## Given request 1
In the helical projectile passage, how wide should the plastic strips preferably be?
## Given request 2
From the listing, give the section that opens with the line containing "Of the options given as" and closes with the line containing "4.95 metres" as a JSON list of strings. Use one string per line and leave out blank lines.

[start of Given passage]

FIG. 3 illustrates a cross-sectional view of two helixes. Helix 28 is a right-hand helix because the coils advance away from the observer in a clockwise direction. Both the cylindrical recreational projectile 10 and the ellipsoidal recreational projectile 20, illustrated respectively in FIGS. 1a and 2, are right-hand helixes. Helix 30 in FIG. 3 is a left-hand helix because its coils advance away from the observer in a counter-clockwise direction. Right-handed people will impart a spin that will make a right-hand helix appear to thread its way through the air during its flight; left-handed people will impart a spin with similar effect to a left-hand helix.

The recreational projectile of the present invention will preferably be constructed with small gaps and a smaller overall diameter for a child's hand, and larger gaps with a corresponding larger overall diameter for an adult's hand. The gaps between adjacent sections of coil should be in the range of approximately 0.125 to 0.05 inches, preferably approximately 0.25 inches for the average adult.

When thrown, the recreational projectile of the present invention has flight stability arising from at least two physical phenomena, (a) angular momentum and (b) air resistance. Angular momentum is generated when the projectile is thrown. The throwing force that produces spin about the longitudinal axis is a torque that results in angular momentum due to the rotational inertia of the projectile, which is a function of its mass and geometry, and the rate of spin, or angular speed. The angular momentum produces a gyroscopic effect whereby the projectile will tend to maintain the same attitude in space throughout its free flight, subject to changes in attitude and flight path caused by outside forces acting on it, such as air resistance and gravity.

Air resistance also contributes to flight stability. Since the projectile has a much smaller material profile viewed from the end of its longitudinal axis, rather than from an angle to the axis or broadside, the force exerted by the air against the projectile material as the projectile sails through the air will be less where it impinges on less material (axially) than where it impinges no more material. The net effect of this imbalance in forces tends to move the projectile into an attitude of least air resistance, i.e., an axial attitude. This phenomenon is the same one that causes a paper airplane to glide, or a leaf to waft back and forth as it floats to the ground instead of falling flatly against the air pressure beneath its surface.

The alternation of coils and gaps in the turning helix of a recreational projectile of the present invention thrown with the appropriate amount of rotational spin displays rotational motion by giving the appearance of a projectile "threading" through the air as with a turning screw or bolt. Therefore, an observer can more easily determine if the recreational projectile has been thrown most effectively, because improperly thrown recreational projectiles will wobble and fail to give the appearance of a turning screw.

As previously discussed, either embodiment of the present invention can be formed by simply coiling a strip of resilient plastic into the desired shape at an angle of helical advancement which will yield the appropriate size gap between adjacent coils; alternatively, a mandrel having a shape similar to the desired helix can be used to provide support and shape during the coiling. The plastic strips should preferably be between 0.25 inches and 1.25 inches wide.

[end of Given passage]
[start of Given information]

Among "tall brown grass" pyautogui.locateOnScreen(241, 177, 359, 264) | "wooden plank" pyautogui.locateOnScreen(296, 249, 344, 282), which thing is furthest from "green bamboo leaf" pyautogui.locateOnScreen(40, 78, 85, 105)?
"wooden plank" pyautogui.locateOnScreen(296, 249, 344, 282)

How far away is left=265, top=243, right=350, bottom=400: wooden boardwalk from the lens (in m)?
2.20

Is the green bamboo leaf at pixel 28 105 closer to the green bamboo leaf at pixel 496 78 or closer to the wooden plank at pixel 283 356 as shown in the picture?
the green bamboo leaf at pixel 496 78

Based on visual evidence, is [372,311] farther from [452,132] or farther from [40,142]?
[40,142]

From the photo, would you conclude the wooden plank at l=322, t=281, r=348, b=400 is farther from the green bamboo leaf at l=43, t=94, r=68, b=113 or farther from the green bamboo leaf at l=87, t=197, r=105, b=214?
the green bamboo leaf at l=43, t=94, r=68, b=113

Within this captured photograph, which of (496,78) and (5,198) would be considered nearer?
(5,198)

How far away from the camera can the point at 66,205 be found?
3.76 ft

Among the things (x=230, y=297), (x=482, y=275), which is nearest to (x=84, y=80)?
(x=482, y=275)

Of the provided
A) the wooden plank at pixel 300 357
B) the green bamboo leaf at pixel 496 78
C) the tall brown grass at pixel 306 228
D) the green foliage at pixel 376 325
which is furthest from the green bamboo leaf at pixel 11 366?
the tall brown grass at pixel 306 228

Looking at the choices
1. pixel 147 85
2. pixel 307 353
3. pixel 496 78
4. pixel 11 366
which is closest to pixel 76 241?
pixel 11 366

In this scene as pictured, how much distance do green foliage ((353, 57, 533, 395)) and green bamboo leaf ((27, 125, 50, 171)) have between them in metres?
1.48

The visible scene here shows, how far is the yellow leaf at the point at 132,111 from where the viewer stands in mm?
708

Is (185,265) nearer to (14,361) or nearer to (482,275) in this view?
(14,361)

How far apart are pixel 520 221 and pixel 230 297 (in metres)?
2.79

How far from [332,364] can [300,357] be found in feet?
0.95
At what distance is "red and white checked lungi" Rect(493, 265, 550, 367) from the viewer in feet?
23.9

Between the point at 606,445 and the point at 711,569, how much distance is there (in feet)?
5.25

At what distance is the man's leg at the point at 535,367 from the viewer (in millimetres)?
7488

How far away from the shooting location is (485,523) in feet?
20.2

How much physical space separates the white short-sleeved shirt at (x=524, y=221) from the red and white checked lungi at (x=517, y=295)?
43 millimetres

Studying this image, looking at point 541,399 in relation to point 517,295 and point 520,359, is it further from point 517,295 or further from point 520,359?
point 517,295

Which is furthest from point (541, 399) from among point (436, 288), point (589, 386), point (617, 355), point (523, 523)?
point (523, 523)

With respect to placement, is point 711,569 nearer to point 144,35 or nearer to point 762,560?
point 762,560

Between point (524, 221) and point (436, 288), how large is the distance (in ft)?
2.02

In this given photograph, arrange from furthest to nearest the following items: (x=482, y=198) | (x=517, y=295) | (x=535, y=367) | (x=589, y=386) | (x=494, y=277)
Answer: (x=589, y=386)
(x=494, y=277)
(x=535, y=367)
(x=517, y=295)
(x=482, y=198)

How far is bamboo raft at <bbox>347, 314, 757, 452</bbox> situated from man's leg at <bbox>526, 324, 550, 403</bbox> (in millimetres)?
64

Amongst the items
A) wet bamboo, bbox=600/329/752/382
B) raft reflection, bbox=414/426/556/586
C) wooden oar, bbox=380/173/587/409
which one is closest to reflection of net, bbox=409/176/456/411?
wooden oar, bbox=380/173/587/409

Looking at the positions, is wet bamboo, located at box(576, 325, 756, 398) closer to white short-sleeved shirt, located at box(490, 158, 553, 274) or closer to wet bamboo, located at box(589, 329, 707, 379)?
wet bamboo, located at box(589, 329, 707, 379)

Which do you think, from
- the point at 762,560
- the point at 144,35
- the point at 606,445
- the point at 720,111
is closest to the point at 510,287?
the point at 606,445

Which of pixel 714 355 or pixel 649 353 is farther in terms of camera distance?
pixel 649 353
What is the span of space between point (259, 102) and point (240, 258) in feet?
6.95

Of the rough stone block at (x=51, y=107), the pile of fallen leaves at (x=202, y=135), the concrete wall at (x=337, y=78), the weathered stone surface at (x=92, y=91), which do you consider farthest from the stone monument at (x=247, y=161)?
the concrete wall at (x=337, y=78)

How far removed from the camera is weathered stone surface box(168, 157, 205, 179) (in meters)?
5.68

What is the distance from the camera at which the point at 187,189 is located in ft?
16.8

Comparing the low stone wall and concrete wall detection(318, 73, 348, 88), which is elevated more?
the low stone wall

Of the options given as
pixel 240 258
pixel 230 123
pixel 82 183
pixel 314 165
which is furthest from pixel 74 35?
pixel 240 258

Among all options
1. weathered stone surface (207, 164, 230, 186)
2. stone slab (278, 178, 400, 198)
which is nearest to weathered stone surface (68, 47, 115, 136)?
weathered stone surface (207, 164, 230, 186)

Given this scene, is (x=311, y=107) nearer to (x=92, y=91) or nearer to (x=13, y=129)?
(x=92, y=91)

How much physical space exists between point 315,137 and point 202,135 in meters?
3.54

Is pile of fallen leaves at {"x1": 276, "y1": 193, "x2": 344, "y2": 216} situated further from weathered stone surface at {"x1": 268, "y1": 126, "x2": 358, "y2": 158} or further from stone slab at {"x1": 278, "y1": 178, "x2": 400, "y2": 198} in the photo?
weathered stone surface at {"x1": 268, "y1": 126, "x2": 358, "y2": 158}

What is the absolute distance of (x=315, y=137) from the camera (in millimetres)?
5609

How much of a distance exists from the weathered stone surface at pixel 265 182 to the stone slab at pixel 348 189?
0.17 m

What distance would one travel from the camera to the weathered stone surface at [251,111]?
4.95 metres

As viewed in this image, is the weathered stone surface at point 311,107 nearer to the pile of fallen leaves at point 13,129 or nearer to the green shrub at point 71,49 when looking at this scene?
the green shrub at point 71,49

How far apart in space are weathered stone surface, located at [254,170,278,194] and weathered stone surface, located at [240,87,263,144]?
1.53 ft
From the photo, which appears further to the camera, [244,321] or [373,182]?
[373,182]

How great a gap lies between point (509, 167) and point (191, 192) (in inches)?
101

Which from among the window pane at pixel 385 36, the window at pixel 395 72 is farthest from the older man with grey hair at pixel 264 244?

[end of Given information]

## Written solution 1
Between 0.25 inches and 1.25 inches wide.

## Written solution 2
[
  "Of the options given as",
  "pixel 240 258",
  "pixel 230 123",
  "pixel 82 183",
  "pixel 314 165",
  "which is furthest from pixel 74 35?",
  "pixel 240 258",
  "Among all options",
  "1. weathered stone surface (207, 164, 230, 186)",
  "2. stone slab (278, 178, 400, 198)",
  "which is nearest to weathered stone surface (68, 47, 115, 136)?",
  "weathered stone surface (207, 164, 230, 186)",
  "Given this scene, is (x=311, y=107) nearer to (x=92, y=91) or nearer to (x=13, y=129)?",
  "(x=92, y=91)",
  "How much physical space exists between point 315,137 and point 202,135 in meters?",
  "3.54",
  "Is pile of fallen leaves at {\"x1\": 276, \"y1\": 193, \"x2\": 344, \"y2\": 216} situated further from weathered stone surface at {\"x1\": 268, \"y1\": 126, \"x2\": 358, \"y2\": 158} or further from stone slab at {\"x1\": 278, \"y1\": 178, \"x2\": 400, \"y2\": 198} in the photo?",
  "weathered stone surface at {\"x1\": 268, \"y1\": 126, \"x2\": 358, \"y2\": 158}",
  "What is the absolute distance of (x=315, y=137) from the camera (in millimetres)?",
  "5609",
  "How much of a distance exists from the weathered stone surface at pixel 265 182 to the stone slab at pixel 348 189?",
  "0.17 m",
  "What distance would one travel from the camera to the weathered stone surface at [251,111]?",
  "4.95 metres"
]